REQUIRED WORK. Emit the entire listing verbatim.

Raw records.
════════

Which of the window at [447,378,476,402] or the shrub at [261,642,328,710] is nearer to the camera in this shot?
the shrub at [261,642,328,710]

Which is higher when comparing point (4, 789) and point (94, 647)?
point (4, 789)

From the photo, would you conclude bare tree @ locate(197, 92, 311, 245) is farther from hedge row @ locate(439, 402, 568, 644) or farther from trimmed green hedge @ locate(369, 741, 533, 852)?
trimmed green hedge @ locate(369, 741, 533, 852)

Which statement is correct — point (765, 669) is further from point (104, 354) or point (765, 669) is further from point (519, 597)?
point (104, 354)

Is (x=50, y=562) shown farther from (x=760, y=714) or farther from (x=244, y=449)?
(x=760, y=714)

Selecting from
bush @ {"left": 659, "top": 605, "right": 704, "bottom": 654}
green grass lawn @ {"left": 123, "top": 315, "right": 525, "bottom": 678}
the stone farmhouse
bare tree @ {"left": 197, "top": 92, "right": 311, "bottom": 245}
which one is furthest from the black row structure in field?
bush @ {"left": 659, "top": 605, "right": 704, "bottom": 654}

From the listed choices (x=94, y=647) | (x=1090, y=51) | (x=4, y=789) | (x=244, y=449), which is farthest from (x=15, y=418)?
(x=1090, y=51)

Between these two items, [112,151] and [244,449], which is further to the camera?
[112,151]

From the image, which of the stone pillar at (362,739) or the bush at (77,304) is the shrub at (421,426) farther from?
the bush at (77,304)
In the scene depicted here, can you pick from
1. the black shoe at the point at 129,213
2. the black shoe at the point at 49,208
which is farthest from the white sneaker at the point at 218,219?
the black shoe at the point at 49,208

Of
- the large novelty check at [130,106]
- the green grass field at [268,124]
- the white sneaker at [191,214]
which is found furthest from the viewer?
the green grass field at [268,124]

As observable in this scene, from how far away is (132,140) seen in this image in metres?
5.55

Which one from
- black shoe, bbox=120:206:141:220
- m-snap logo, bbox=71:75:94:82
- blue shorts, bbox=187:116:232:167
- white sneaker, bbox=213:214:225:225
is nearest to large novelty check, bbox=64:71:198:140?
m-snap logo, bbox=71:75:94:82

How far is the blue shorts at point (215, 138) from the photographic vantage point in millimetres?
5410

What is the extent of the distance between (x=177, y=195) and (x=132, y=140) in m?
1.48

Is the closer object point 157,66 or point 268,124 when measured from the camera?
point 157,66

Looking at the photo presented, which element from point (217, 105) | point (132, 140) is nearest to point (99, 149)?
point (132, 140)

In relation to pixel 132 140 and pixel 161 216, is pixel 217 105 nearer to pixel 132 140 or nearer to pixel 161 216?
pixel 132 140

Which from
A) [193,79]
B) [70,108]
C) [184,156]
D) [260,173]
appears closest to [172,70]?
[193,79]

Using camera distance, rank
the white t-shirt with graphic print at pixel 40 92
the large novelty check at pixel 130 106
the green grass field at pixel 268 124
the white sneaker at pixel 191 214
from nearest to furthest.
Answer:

════════

CORRECT RESPONSE.
Which of the window at [447,378,476,402] or the shrub at [261,642,328,710] is nearer to the camera in this shot?
the shrub at [261,642,328,710]

Which is higher when comparing point (4, 789) and point (94, 647)?
point (4, 789)

From the photo, would you conclude bare tree @ locate(197, 92, 311, 245) is farther from hedge row @ locate(439, 402, 568, 644) or farther from trimmed green hedge @ locate(369, 741, 533, 852)?
trimmed green hedge @ locate(369, 741, 533, 852)

Which statement is correct — point (765, 669) is further from point (104, 354) or point (765, 669) is further from point (519, 597)?
point (104, 354)

Is (x=50, y=562) shown farther from (x=760, y=714) or farther from (x=244, y=449)?
(x=760, y=714)

Selecting from
bush @ {"left": 659, "top": 605, "right": 704, "bottom": 654}
green grass lawn @ {"left": 123, "top": 315, "right": 525, "bottom": 678}
the stone farmhouse
bare tree @ {"left": 197, "top": 92, "right": 311, "bottom": 245}
which one is furthest from the black row structure in field?
bush @ {"left": 659, "top": 605, "right": 704, "bottom": 654}

From the listed choices (x=94, y=647) | (x=1090, y=51) | (x=4, y=789) | (x=244, y=449), which is farthest from (x=15, y=418)?
(x=1090, y=51)

Between these two items, [112,151] and [244,449], which is further to the camera?
[112,151]

From the image, which of the stone pillar at (362,739) or the bush at (77,304) is the shrub at (421,426) farther from?
the bush at (77,304)
In the scene depicted here, can you pick from
1. the black shoe at the point at 129,213
2. the black shoe at the point at 49,208
which is farthest from the white sneaker at the point at 218,219?
the black shoe at the point at 49,208

Of
- the large novelty check at [130,106]
- the green grass field at [268,124]
- the white sneaker at [191,214]
which is found furthest from the viewer?
the green grass field at [268,124]

As observable in this scene, from how far away is (132,140) seen in this image in metres?
5.55

Which one from
- black shoe, bbox=120:206:141:220
- m-snap logo, bbox=71:75:94:82
- blue shorts, bbox=187:116:232:167
- white sneaker, bbox=213:214:225:225
is nearest to large novelty check, bbox=64:71:198:140?
m-snap logo, bbox=71:75:94:82

How far is the blue shorts at point (215, 138) from the photographic vantage point in millimetres?
5410

What is the extent of the distance between (x=177, y=195) and (x=132, y=140) in m?
1.48

Is the closer object point 157,66 or point 268,124 when measured from the camera?
point 157,66

Looking at the photo presented, which element from point (217, 105) | point (132, 140) is nearest to point (99, 149)?
point (132, 140)

In relation to pixel 132 140 and pixel 161 216, is pixel 217 105 nearer to pixel 132 140 or nearer to pixel 161 216?
pixel 132 140

Which from
A) [193,79]
B) [70,108]
C) [184,156]
D) [260,173]
appears closest to [172,70]?
[193,79]

Using camera distance, rank
the white t-shirt with graphic print at pixel 40 92
the large novelty check at pixel 130 106
the green grass field at pixel 268 124
the white sneaker at pixel 191 214
from nearest to furthest.
Answer:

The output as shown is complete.